Sullivan coached at Auburn during the Dye-era and called games on the Auburn Network prior to that, but this fall will be his first time to see Jordan-Hare from the visitor’s sideline.

“I haven’t given it a lot of thought yet. On one hand it will be special to go back. It will be great exposure for Samford. I’m sure as it gets closer I’ll see a lot of friends, but I think it will be a fun time for my family and my grandkids to be able to go back. But it will be a business trip too.”

Time doesn’t stand still, even for the immortals of sport. Even for heroes, there’s a common question.

“Where did the time go?”

Then that contentment shines through again.

“I say it all the time: what you get out of athletics, when it is all said and done, it’s not how many touchdowns you threw, how many tackles you made or bowls you win, but it is the relationships that last a lifetime. That’s what special. To see those guys, to keep up with them, that’s important.

“I’m sure, going out to the stadium, I’ll have a lot of special memories.”

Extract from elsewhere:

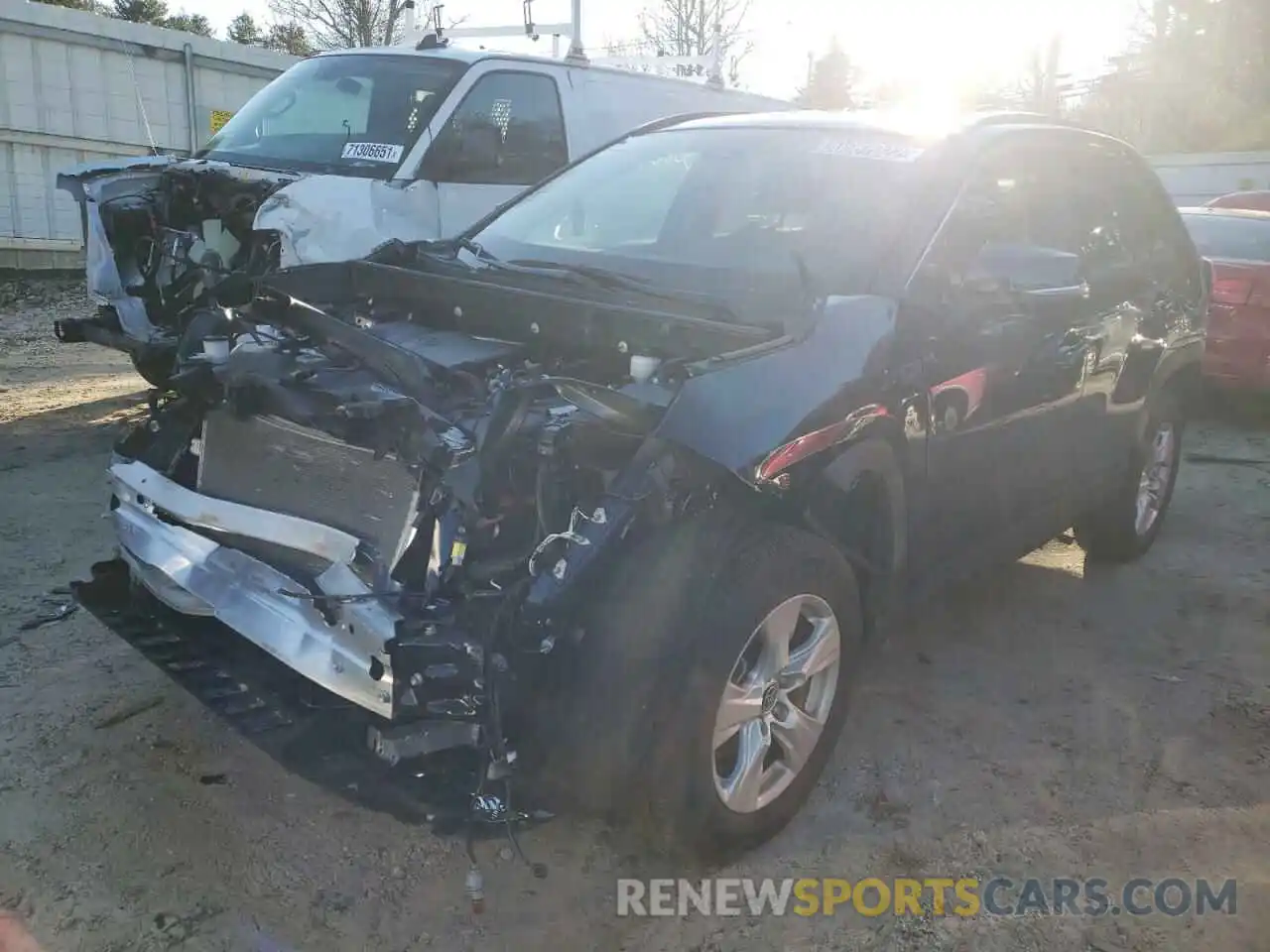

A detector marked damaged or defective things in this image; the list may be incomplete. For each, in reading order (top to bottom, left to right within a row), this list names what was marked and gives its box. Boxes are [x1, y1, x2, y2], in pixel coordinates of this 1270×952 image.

crushed front end [76, 257, 772, 837]
damaged black suv [76, 113, 1208, 863]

That’s what homecomings are for.

In a way, maybe he never really left. There’s the Heisman, the retired jersey and the famous picture of Sullivan and Terry Beasley by the scoreboard. A few years back Auburn honored Sullivan with the Walter Gilbert Award, given to former athletes based on their achievements after their time on campus. Auburn athletics director Jay Jacobs called Sullivan “an iconic figure” that “has been a tremendous ambassador.” You’ll hear that sort of thing about Pat Sullivan if you ask around, but the College Football Hall of Famer simplifies this beyond humility.

“Wherever you go basically somebody will stop and associate you with playing ball or what you’re doing now,” Sullivan said.

There’s clearly more to that story of what such a man has meant to his alma mater over 40 years, but Sullivan is more interested in the upcoming football season than bragging on himself. In fact, there is a line of players waiting outside his office. They’re laughing, at ease with the end of spring ball, comfortable with their coach. They, too, see a man who enjoys his sense of place.